Pour l'application de l'article R. 123-8 aux agents publics mentionnés au deuxième alinéa de l'article L. 8 dans les îles Wallis et Futuna, le dernier alinéa de cet article est ainsi rédigé :
« Les activités mentionnées aux 10° à 11° peuvent être exercées sous le régime prévu à l'article L. 613-7 du code de la sécurité sociale. »
NOTA :
Conformément au premier alinéa de l'article 30 du décret n° 2024-1038 du 6 novembre 2024, ces dispositions entrent en vigueur le premier jour du troisième mois qui suit celui de sa publication, soit le 1er février 2025.
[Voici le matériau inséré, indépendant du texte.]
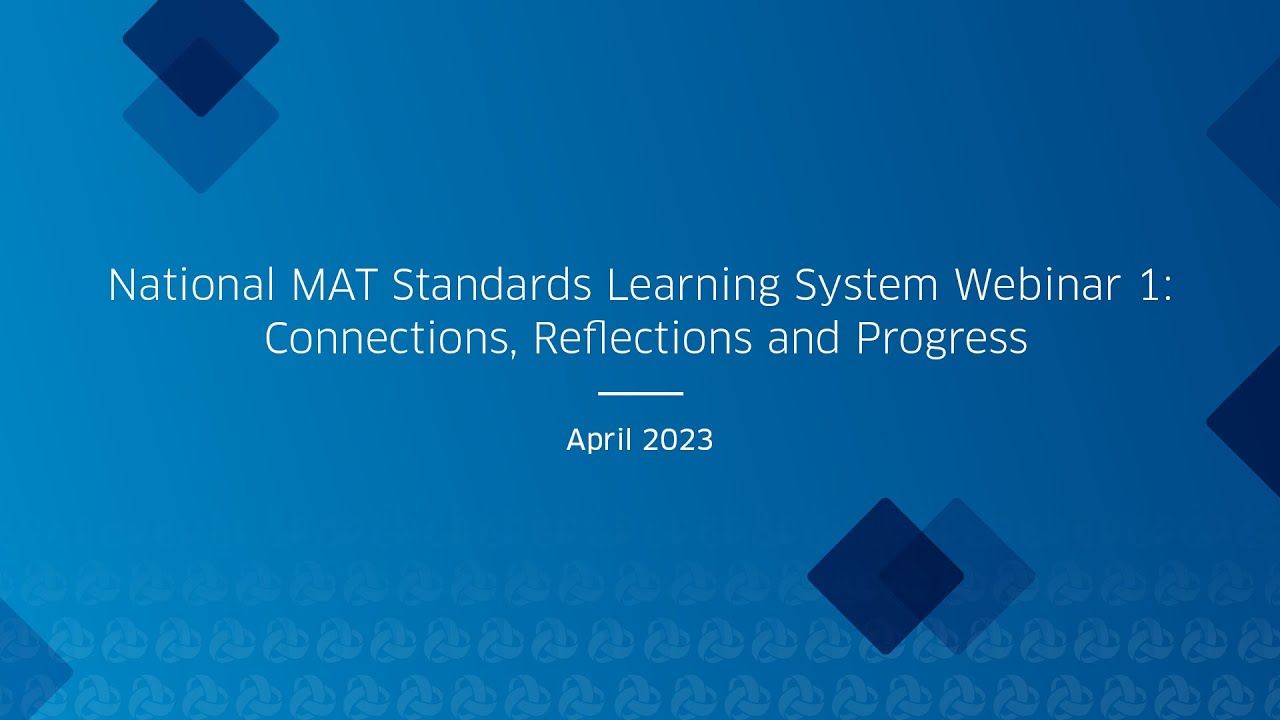 National MAT Standards Learning System Webinar 1: Connections, Reflections and Progress

April 2023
Pour l'application de l'article R. 124-16 dans les îles Wallis et Futuna, en Polynésie française, en Nouvelle-Calédonie et dans les Terres australes et antarctiques françaises, la référence aux directions départementales interministérielles régies par le décret n° 2009-1484 du 3 décembre 2009 relatif aux directions départementales interministérielles est remplacée par la référence aux services de l'Etat dans ces collectivités.
NOTA :
Conformément au premier alinéa de l'article 30 du décret n° 2024-1038 du 6 novembre 2024, ces dispositions entrent en vigueur le premier jour du troisième mois qui suit celui de sa publication, soit le 1er février 2025.
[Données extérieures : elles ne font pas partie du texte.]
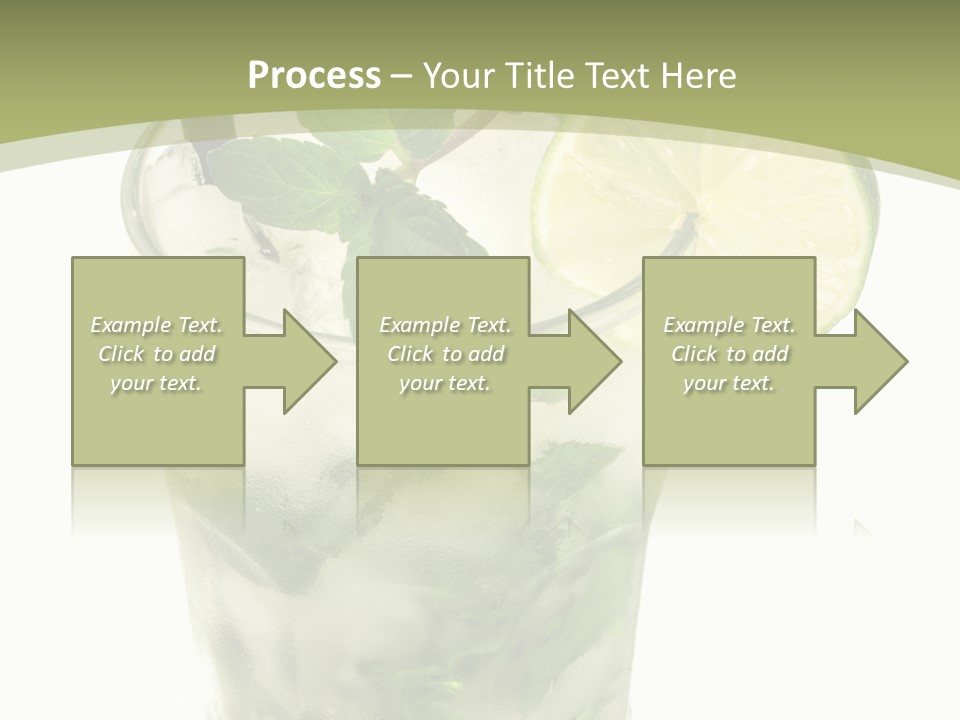 Process – Your Title Text Here

Example Text. Click to add your text.

Example Text. Click to add your text.

Example Text. Click to add your text.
Pour l'application de l'article R. 135-4 dans les îles Wallis et Futuna, en Polynésie française, en Nouvelle-Calédonie et dans les Terres australes et antarctiques françaises, la référence au règlement (UE) 2016/679 du Parlement européen et du Conseil du 27 avril 2016 relatif à la protection des personnes physiques à l'égard du traitement des données à caractère personnel et à la libre circulation de ces données, et abrogeant la directive 95/46/CE est remplacée par la référence aux règles en vigueur en métropole en vertu de ce règlement.
NOTA :
Conformément au premier alinéa de l'article 30 du décret n° 2024-1038 du 6 novembre 2024, ces dispositions entrent en vigueur le premier jour du troisième mois qui suit celui de sa publication, soit le 1er février 2025.